■ ABOUT THIS TASK ■
Although the entries contain pictures, only their words should be duplicated exactly.

[Excerpts from a dataset]
=== Begin Enclosure ===

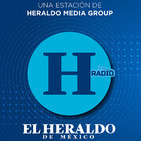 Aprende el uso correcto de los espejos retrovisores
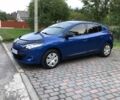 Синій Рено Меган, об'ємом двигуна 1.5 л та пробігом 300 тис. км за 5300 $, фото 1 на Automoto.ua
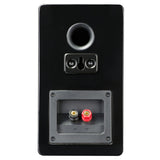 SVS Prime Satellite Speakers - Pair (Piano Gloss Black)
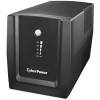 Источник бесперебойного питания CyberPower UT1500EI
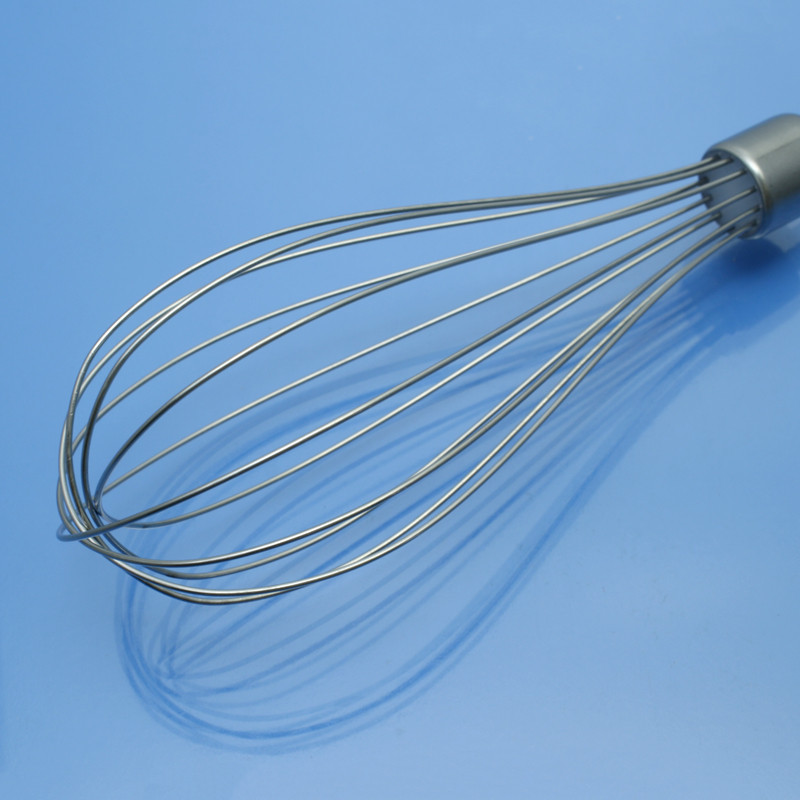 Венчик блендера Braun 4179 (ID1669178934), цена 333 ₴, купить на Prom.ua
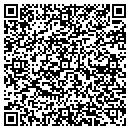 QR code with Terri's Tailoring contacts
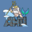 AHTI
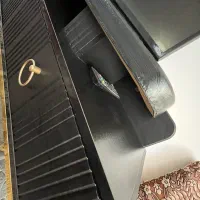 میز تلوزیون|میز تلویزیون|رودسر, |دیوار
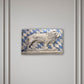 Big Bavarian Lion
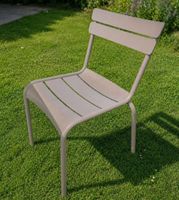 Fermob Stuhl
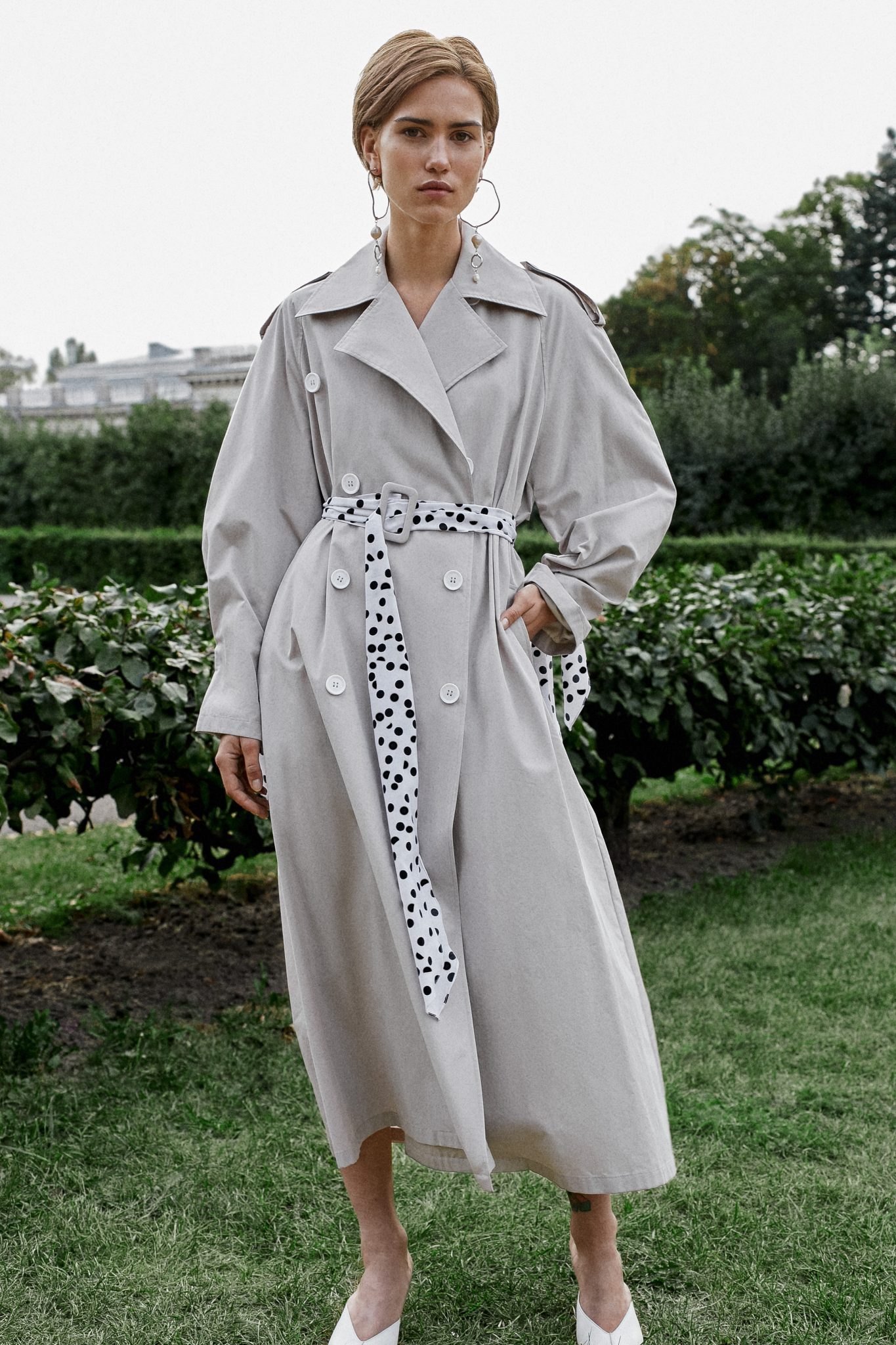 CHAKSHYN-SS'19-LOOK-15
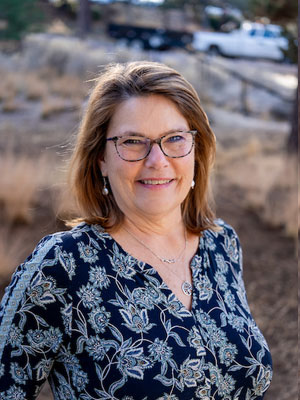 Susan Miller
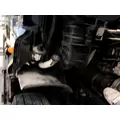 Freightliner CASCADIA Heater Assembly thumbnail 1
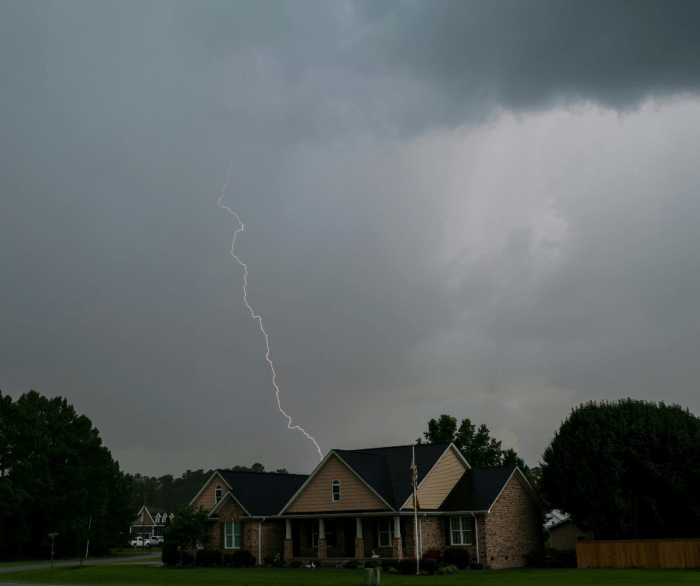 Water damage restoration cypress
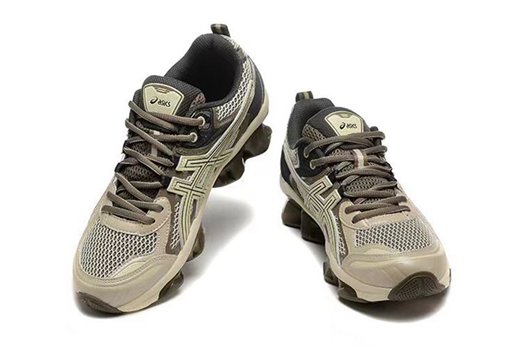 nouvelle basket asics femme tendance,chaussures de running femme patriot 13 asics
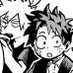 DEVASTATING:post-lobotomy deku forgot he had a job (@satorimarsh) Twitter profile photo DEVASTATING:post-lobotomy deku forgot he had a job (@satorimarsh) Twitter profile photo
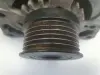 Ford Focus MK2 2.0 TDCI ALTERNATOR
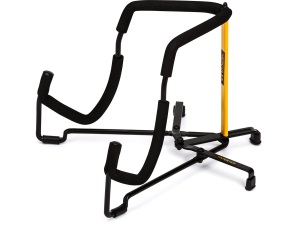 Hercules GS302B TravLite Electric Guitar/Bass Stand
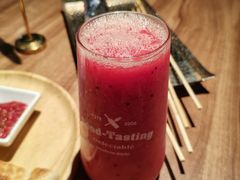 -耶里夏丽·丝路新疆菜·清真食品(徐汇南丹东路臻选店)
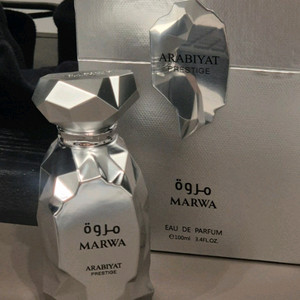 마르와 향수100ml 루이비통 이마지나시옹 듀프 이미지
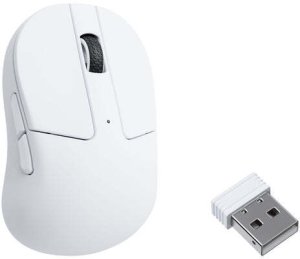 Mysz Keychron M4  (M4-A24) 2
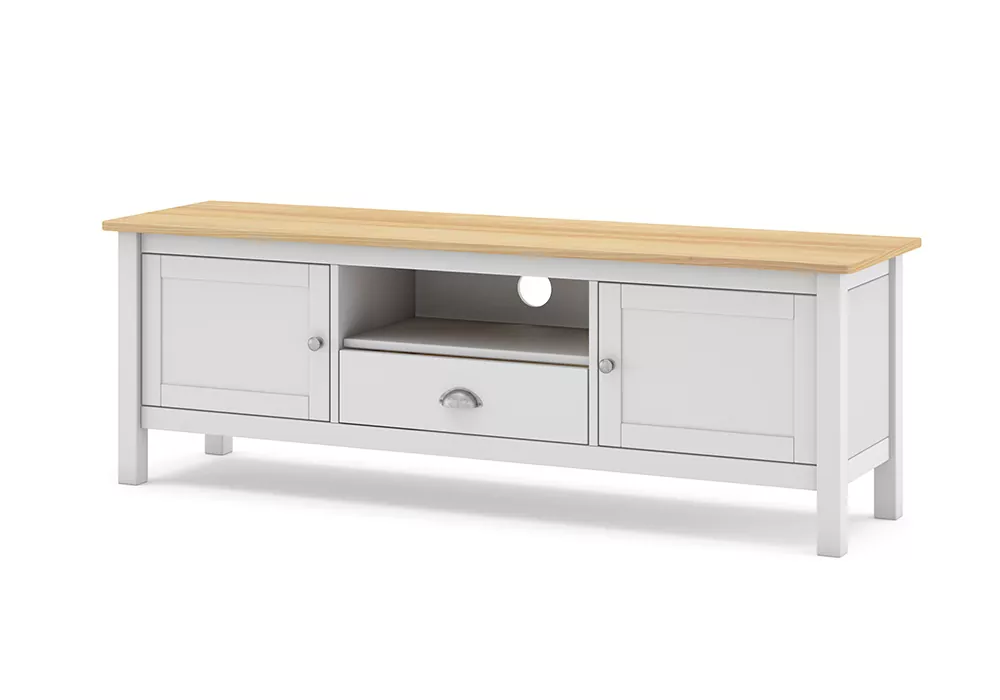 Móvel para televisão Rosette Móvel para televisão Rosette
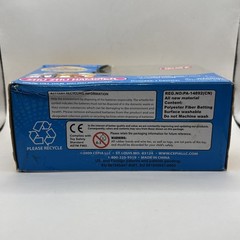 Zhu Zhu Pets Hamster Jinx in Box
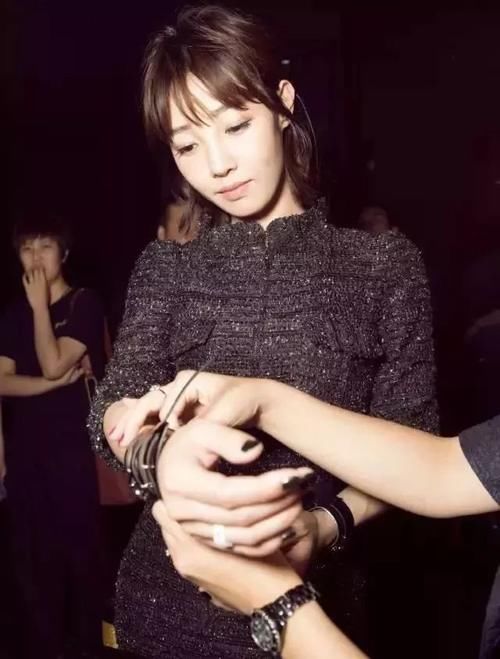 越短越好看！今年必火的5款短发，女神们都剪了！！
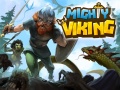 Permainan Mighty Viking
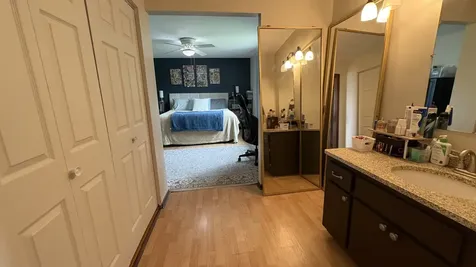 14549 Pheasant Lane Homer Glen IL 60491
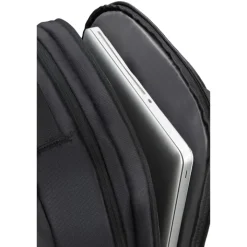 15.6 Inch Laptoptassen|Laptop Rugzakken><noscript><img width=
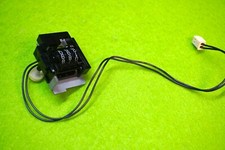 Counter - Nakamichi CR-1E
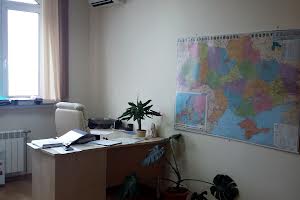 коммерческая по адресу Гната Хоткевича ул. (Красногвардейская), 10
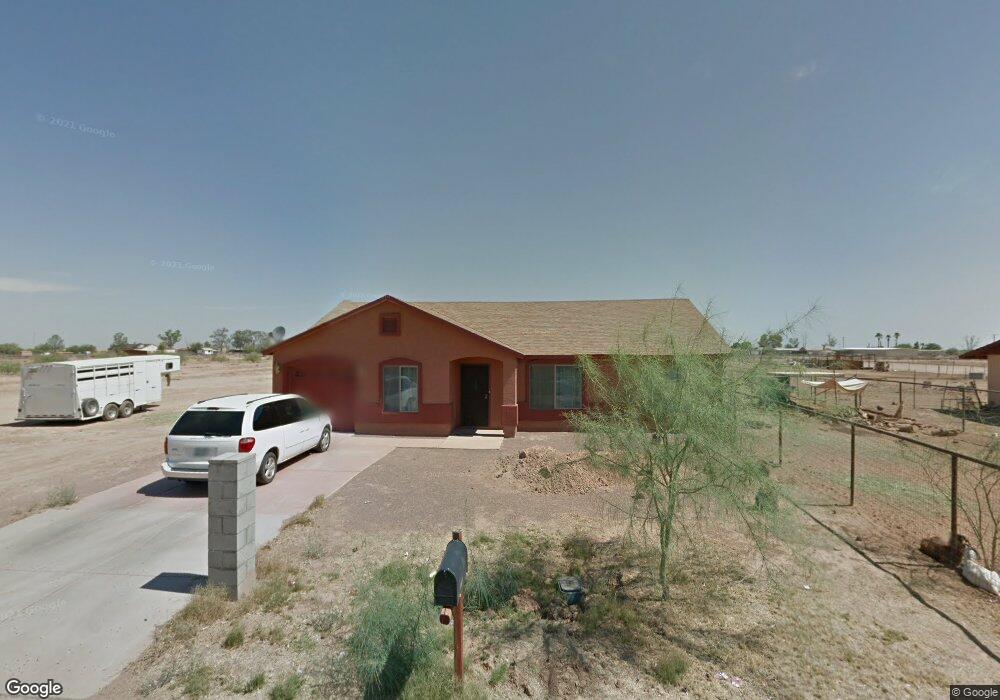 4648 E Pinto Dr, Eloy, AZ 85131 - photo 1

=== End Enclosure ===

■ RESPONSE BELOW ■
 Aprende el uso correcto de los espejos retrovisores
 Синій Рено Меган, об'ємом двигуна 1.5 л та пробігом 300 тис. км за 5300 $, фото 1 на Automoto.ua
 SVS Prime Satellite Speakers - Pair (Piano Gloss Black)
 Источник бесперебойного питания CyberPower UT1500EI
 Венчик блендера Braun 4179 (ID1669178934), цена 333 ₴, купить на Prom.ua
 QR code with Terri's Tailoring contacts
 AHTI
 میز تلوزیون|میز تلویزیون|رودسر, |دیوار
 Big Bavarian Lion
 Fermob Stuhl
 CHAKSHYN-SS'19-LOOK-15
 Susan Miller
 Freightliner CASCADIA Heater Assembly thumbnail 1
 Water damage restoration cypress
 nouvelle basket asics femme tendance,chaussures de running femme patriot 13 asics
 DEVASTATING:post-lobotomy deku forgot he had a job (@satorimarsh) Twitter profile photo DEVASTATING:post-lobotomy deku forgot he had a job (@satorimarsh) Twitter profile photo
 Ford Focus MK2 2.0 TDCI ALTERNATOR
 Hercules GS302B TravLite Electric Guitar/Bass Stand
 -耶里夏丽·丝路新疆菜·清真食品(徐汇南丹东路臻选店)
 마르와 향수100ml 루이비통 이마지나시옹 듀프 이미지
 Mysz Keychron M4  (M4-A24) 2
 Móvel para televisão Rosette Móvel para televisão Rosette
 Zhu Zhu Pets Hamster Jinx in Box
 越短越好看！今年必火的5款短发，女神们都剪了！！
 Permainan Mighty Viking
 14549 Pheasant Lane Homer Glen IL 60491
 15.6 Inch Laptoptassen|Laptop Rugzakken><noscript><img width=
 Counter - Nakamichi CR-1E
 коммерческая по адресу Гната Хоткевича ул. (Красногвардейская), 10
 4648 E Pinto Dr, Eloy, AZ 85131 - photo 1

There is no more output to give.